Nothing in the data may be changed; retype all of it.

• **Data segment**:
□ □ □ □

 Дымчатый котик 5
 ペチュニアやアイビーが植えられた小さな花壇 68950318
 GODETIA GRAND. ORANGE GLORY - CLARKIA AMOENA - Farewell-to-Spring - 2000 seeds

□ □ □ □

• **Task answer**:
 Дымчатый котик 5
 ペチュニアやアイビーが植えられた小さな花壇 68950318
 GODETIA GRAND. ORANGE GLORY - CLARKIA AMOENA - Farewell-to-Spring - 2000 seeds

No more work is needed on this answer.